Whether by circumstance as a result of multiple similar occurrences or as a result of myself being in a generally more reflective state I find myself asking why more often lately. As this specifically relates to the Boundary Waters Canoe Area I wonder why the million acres of woods and waters in Northeastern Minnesota was designated as a space that would be protected from expanding settlement and mechanization. It’s very easy to forget that these areas had to be fought for to be set aside as a wilderness, and with that comes the assumption that they have always existed. In trying to better understand the why of it’s existence I often turn to the author and environmentalist who was crucial in protecting the area known as the BWCA Sigurd Olson. He has a way of crystalizing and defining a vague idea and when I read it always feels like I knew it to be true. In answering the why does it exist question I think he sums it up best.
“And so when we talk about intangible values remember that they cannot be separated from the others. The conservation of waters, forests, soils, and wildlife are all involved with the conservation of the human spirit. The goal we all strive toward is happiness, contentment, the dignity of the individual, and the good life. This goal will elude us forever if we forget the importance of the intangibles.”

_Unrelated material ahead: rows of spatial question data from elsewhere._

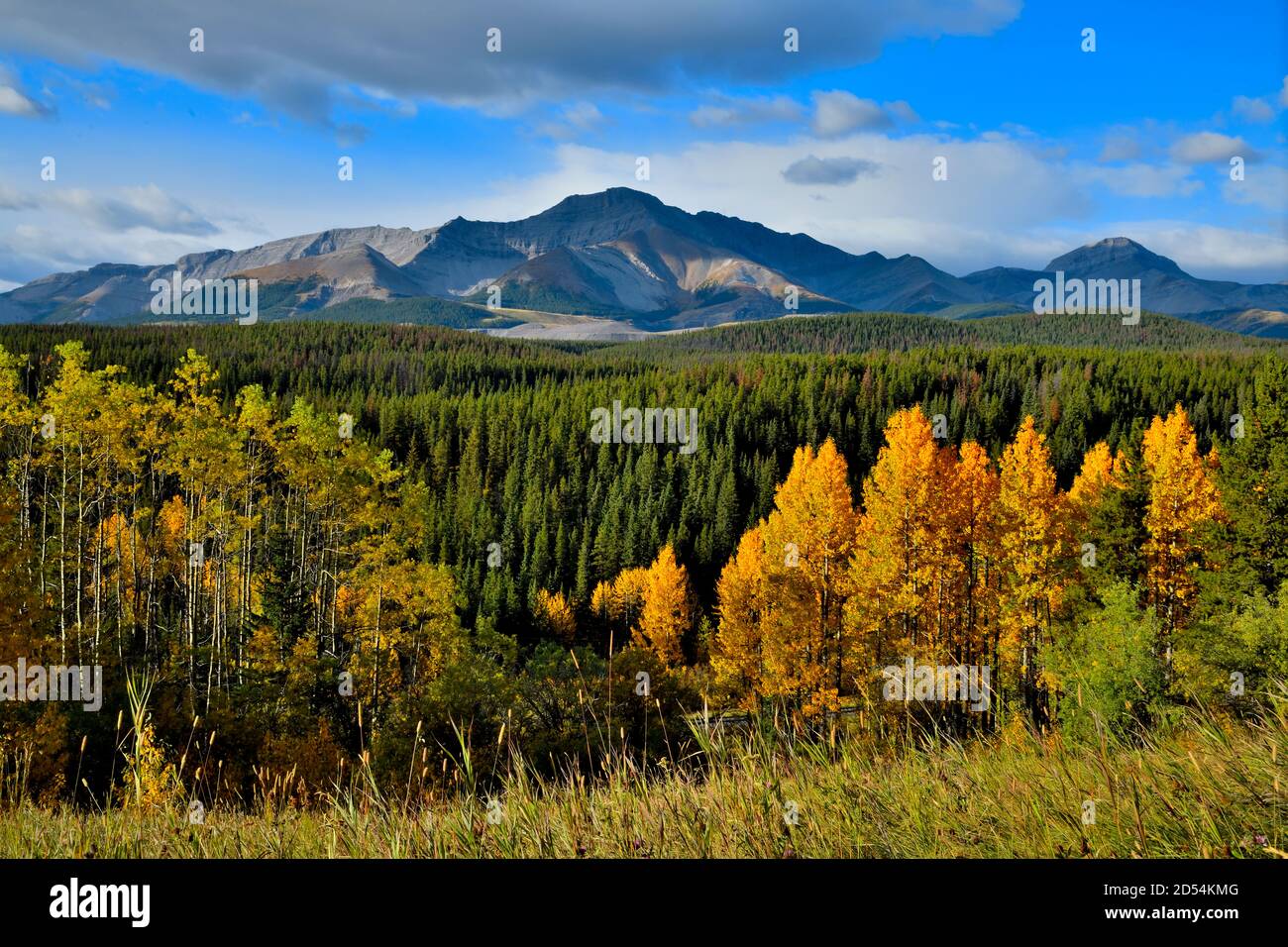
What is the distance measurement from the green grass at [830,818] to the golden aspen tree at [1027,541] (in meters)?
23.8

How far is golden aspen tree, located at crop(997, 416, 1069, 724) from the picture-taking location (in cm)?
2612

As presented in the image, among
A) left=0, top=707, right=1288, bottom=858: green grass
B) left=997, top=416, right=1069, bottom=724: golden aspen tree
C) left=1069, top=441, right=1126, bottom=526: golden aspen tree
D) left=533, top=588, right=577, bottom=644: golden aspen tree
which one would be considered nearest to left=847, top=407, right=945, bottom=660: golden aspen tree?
left=997, top=416, right=1069, bottom=724: golden aspen tree

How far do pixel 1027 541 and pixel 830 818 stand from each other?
26215 millimetres

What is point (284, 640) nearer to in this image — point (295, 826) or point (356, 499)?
point (356, 499)

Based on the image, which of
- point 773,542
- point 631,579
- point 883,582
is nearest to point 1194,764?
point 883,582

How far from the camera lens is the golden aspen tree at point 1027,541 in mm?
26125

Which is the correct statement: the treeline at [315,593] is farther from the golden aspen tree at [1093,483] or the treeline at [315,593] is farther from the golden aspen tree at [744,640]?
the golden aspen tree at [1093,483]

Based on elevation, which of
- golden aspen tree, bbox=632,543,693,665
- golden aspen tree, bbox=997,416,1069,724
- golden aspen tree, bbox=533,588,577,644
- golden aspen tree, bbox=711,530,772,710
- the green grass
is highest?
the green grass

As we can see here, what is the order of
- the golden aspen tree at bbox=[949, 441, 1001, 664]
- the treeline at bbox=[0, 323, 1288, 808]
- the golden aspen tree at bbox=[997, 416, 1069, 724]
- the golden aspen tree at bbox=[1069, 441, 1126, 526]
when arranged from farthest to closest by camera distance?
the golden aspen tree at bbox=[1069, 441, 1126, 526]
the golden aspen tree at bbox=[997, 416, 1069, 724]
the golden aspen tree at bbox=[949, 441, 1001, 664]
the treeline at bbox=[0, 323, 1288, 808]

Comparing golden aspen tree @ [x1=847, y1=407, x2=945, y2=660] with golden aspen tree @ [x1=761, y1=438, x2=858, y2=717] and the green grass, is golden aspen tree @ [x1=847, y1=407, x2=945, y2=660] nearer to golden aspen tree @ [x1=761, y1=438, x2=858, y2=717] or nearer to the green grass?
golden aspen tree @ [x1=761, y1=438, x2=858, y2=717]

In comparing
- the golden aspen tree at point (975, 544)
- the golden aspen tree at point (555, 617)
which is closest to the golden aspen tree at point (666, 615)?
the golden aspen tree at point (555, 617)

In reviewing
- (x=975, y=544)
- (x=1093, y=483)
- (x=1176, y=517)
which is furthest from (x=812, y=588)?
(x=1093, y=483)

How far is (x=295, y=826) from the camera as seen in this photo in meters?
4.15

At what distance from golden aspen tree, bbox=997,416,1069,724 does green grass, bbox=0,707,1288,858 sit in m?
23.8
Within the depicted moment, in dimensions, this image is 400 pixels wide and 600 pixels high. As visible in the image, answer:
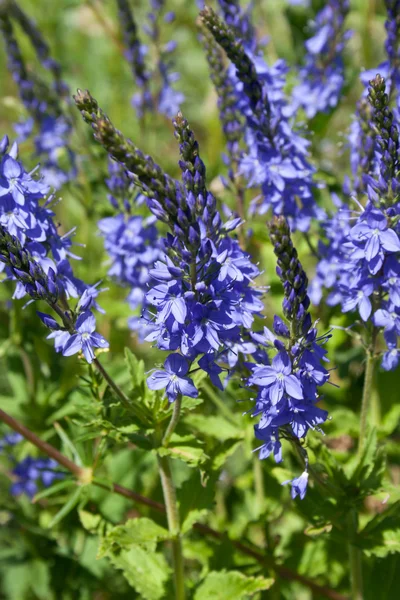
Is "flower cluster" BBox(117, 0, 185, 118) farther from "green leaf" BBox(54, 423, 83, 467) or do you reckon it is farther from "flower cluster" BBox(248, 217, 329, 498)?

With a better understanding as to why it exists in hand I am still always wondering why I am so continually drawn back to the park. There has always been something different that has pulled me into trips into the BWCA, but always a larger underlying need to return, and in some cases the wilderness was only just a backdrop. In the beginning as a teenager it was the excitement of socializing with friends in an unsupervised environment and being trusted to plan and enact a trip on my own. Over the years I found myself obsessing with different aspects of canoe camping, whether it was fishing, paddling, photography, or cooking. Pushing myself to physical limits whether by the length of the trip, the number of portages, or the time of year was a masochistic style of trip I used to take in my 20’s. On one of those month long trips a few years back in a trip journal I was ruminating to myself about a trip to an unnamed lake and even back then I think I knew what keeps me coming back.
“As I lay in my tent listening to the periods of heavy rain resume I think about that mud hole. Maybe it doesn’t have to contain any fish or incredible campsites to still have something to offer. I realize we have been overthinking it. We ventured up to an unnamed dead end lake in hopes of fishing and maybe a neat campsite, but deep down I know we went up there for something bigger, yet simpler. It’s the same reason were on this trip, because it’s there; and in experiencing it we can better understand it. Staring at maps can only get you so far. This morning I knew there was an unnamed lake separated by three portages north of Darky Lake. Now I know what it looks like.”